<<<<
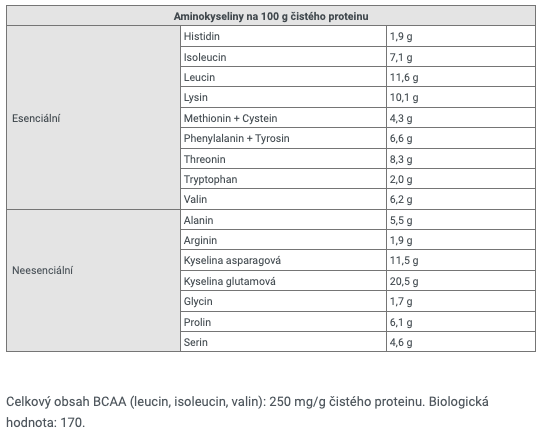 | Aminokyseliny na 100 g čistého proteinu | | |
|---|---|---|
| Esenciální | Histidin | 1,9 g |
| | Isoleucin | 7,1 g |
| | Leucin | 11,6 g |
| | Lysin | 10,1 g |
| | Methionin + Cystein | 4,3 g |
| | Phenylalanin + Tyrosin | 6,6 g |
| | Threonin | 8,3 g |
| | Tryptophan | 2,0 g |
| | Valin | 6,2 g |
| Neesenciální | Alanin | 5,5 g |
| | Arginin | 1,9 g |
| | Kyselina asparagová | 11,5 g |
| | Kyselina glutamová | 20,5 g |
| | Glycin | 1,7 g |
| | Prolin | 6,1 g |
| | Serin | 4,6 g |

Celkový obsah BCAA (leucin, isoleucin, valin): 250 mg/g čistého proteinu. Biologická hodnota: 170.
>>>>
**Work order:** Each line of the data is to be duplicated exactly; pictures stay out of the copy.

**Answer to this problem:**
 | Aminokyseliny na 100 g čistého proteinu | | |
|---|---|---|
| Esenciální | Histidin | 1,9 g |
| | Isoleucin | 7,1 g |
| | Leucin | 11,6 g |
| | Lysin | 10,1 g |
| | Methionin + Cystein | 4,3 g |
| | Phenylalanin + Tyrosin | 6,6 g |
| | Threonin | 8,3 g |
| | Tryptophan | 2,0 g |
| | Valin | 6,2 g |
| Neesenciální | Alanin | 5,5 g |
| | Arginin | 1,9 g |
| | Kyselina asparagová | 11,5 g |
| | Kyselina glutamová | 20,5 g |
| | Glycin | 1,7 g |
| | Prolin | 6,1 g |
| | Serin | 4,6 g |

Celkový obsah BCAA (leucin, isoleucin, valin): 250 mg/g čistého proteinu. Biologická hodnota: 170.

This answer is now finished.